(Task inputs)

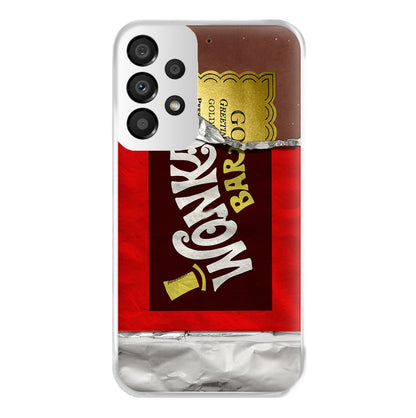 Wonka Bar Golden Ticket Phone Case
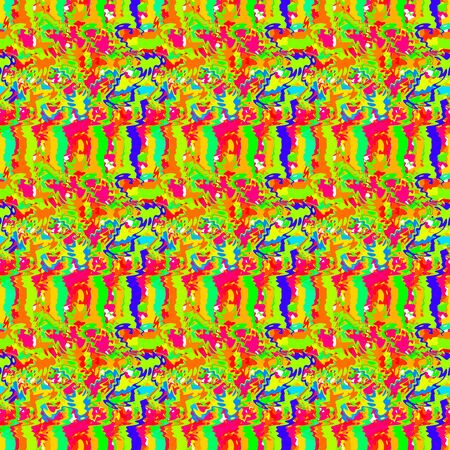 Seamless pattern background of multicolored lines with scribbler.の写真素材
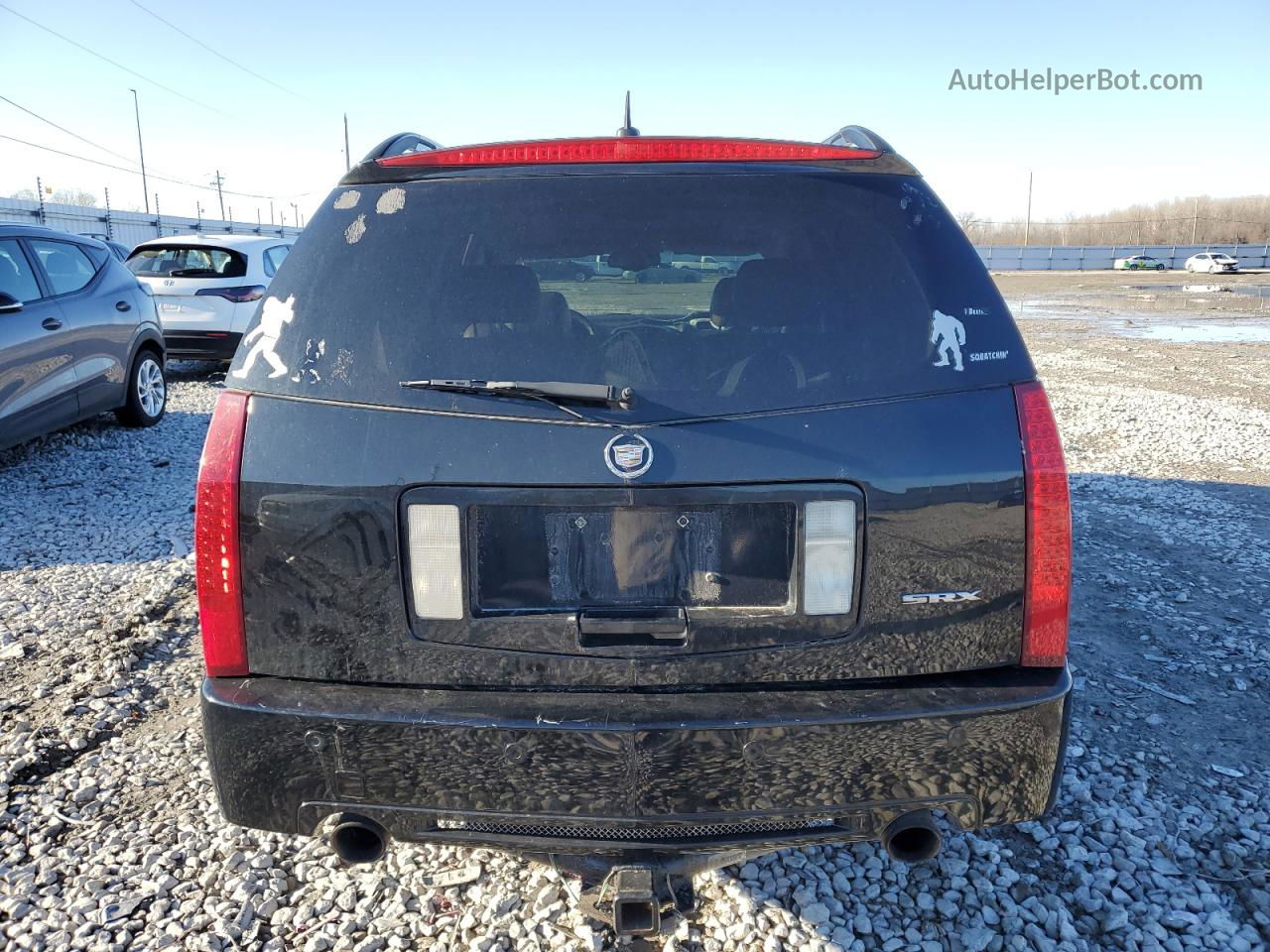 2008 Cadillac Srx  Черный vin: 1GYEE637080175065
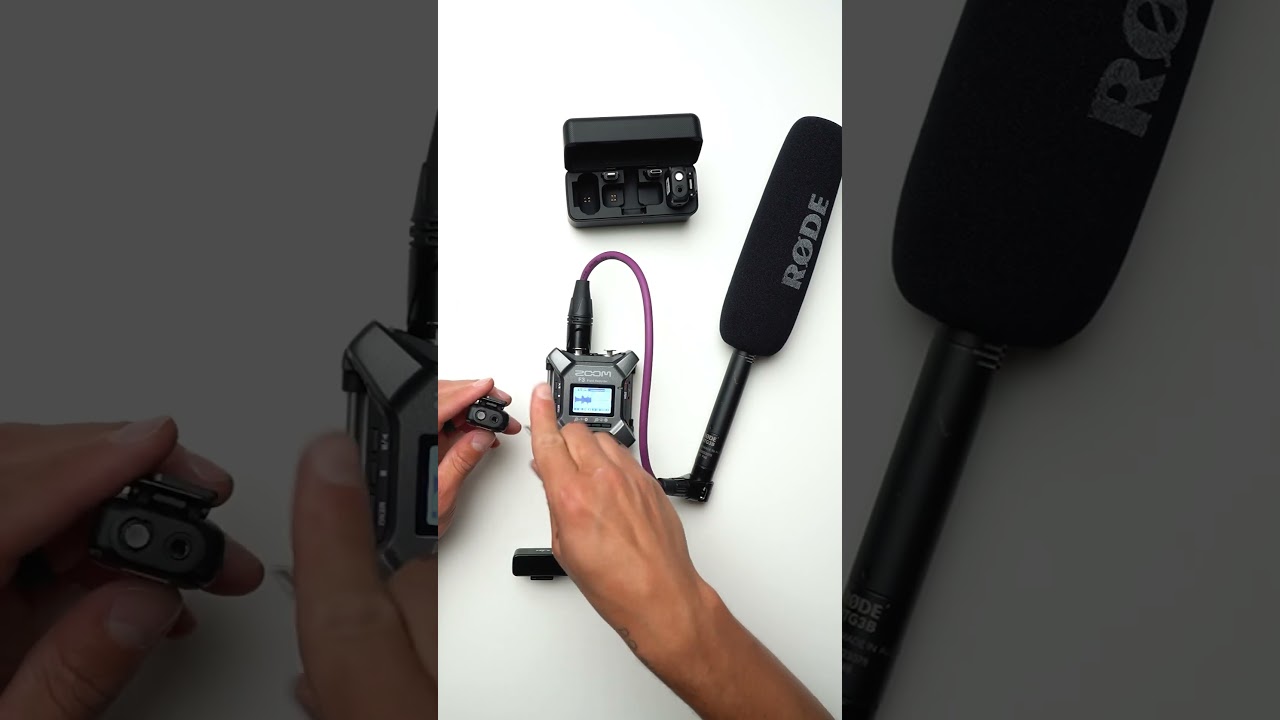 Zoom f3 with dji mic and rode ntg3 work as a wireless boom&hellip; kind of #filmmaking #dji #zoomf3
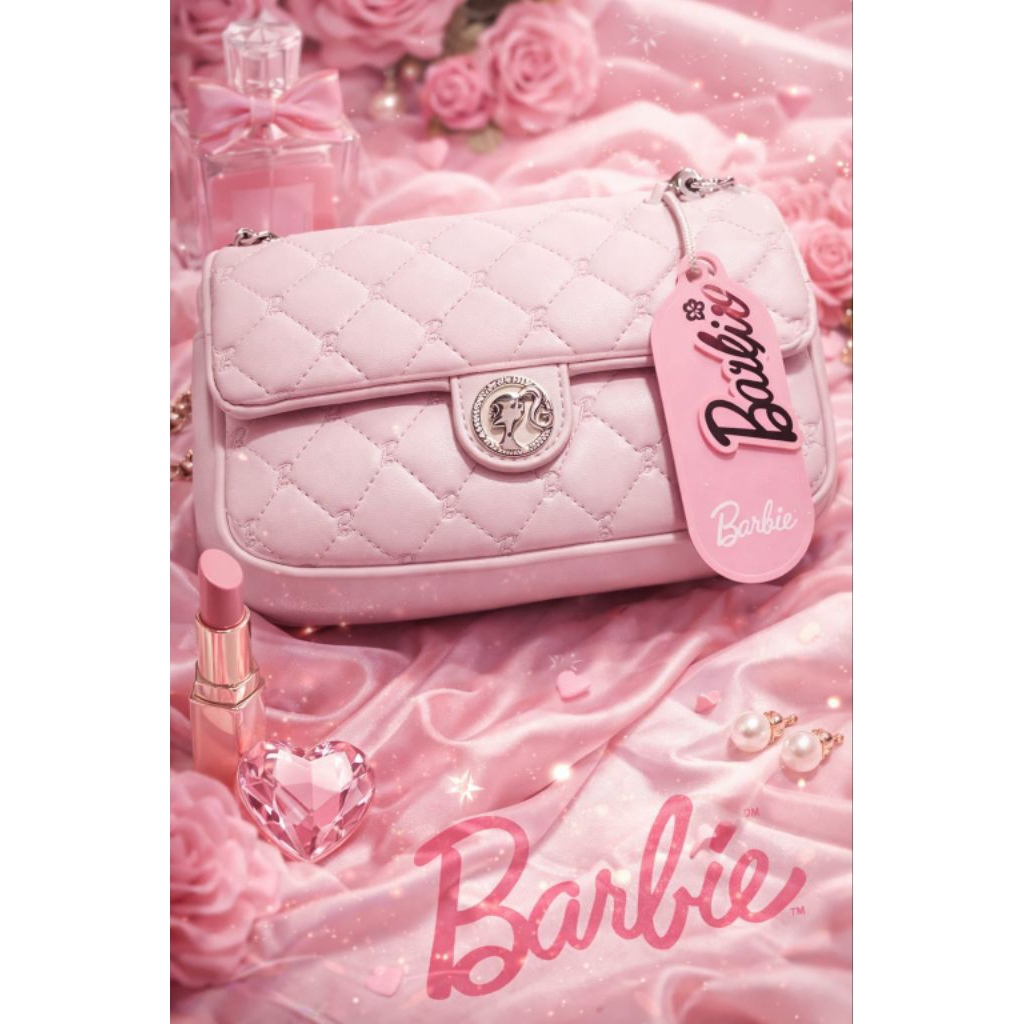 Tas Barbie Nikmir Mini Putih
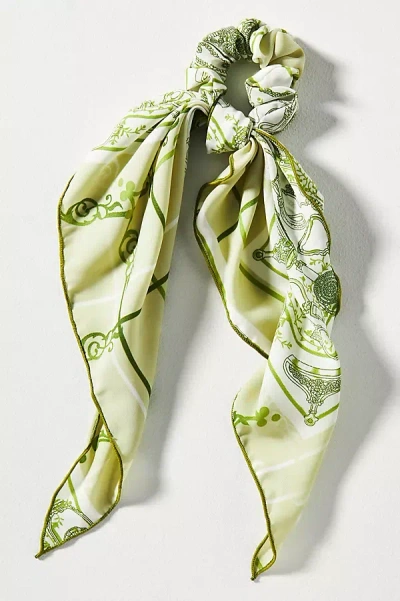By Anthropologie Printed Hair Scarf In Green
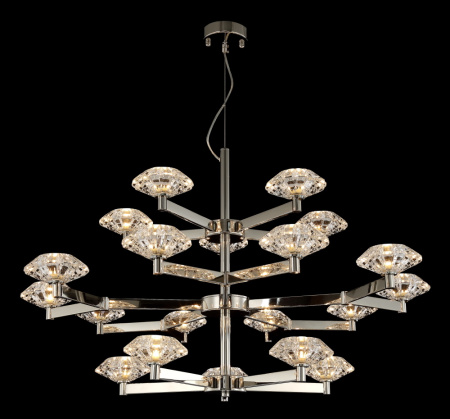 Люстра Crystal Lux REBECA SP5+10+5 NICKEL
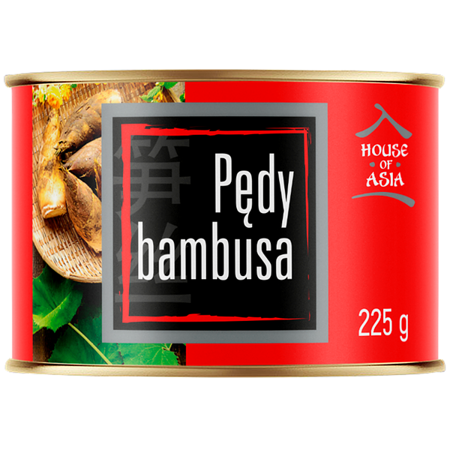 Pędy bambusa, paseczki 225g - House of Asia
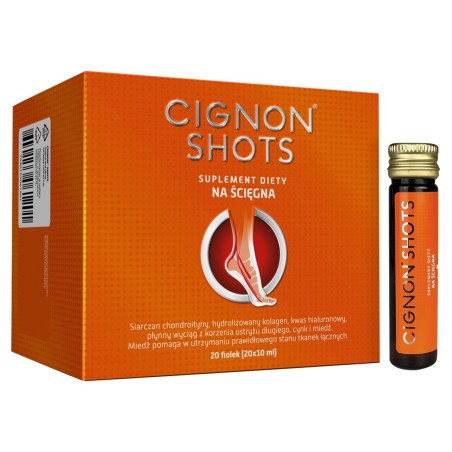 Cignon Shots Nahrungsergänzungsmittel für Sehnen 200 ml (20 x 10 ml)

(End Task inputs)

▶ [What is required]:
Each line of the data is to be duplicated exactly; pictures stay out of the copy.

▶ [Response below]:
 Wonka Bar Golden Ticket Phone Case
 Seamless pattern background of multicolored lines with scribbler.の写真素材
 2008 Cadillac Srx  Черный vin: 1GYEE637080175065
 Zoom f3 with dji mic and rode ntg3 work as a wireless boom&hellip; kind of #filmmaking #dji #zoomf3
 Tas Barbie Nikmir Mini Putih
By Anthropologie Printed Hair Scarf In Green
 Люстра Crystal Lux REBECA SP5+10+5 NICKEL
 Pędy bambusa, paseczki 225g - House of Asia
 Cignon Shots Nahrungsergänzungsmittel für Sehnen 200 ml (20 x 10 ml)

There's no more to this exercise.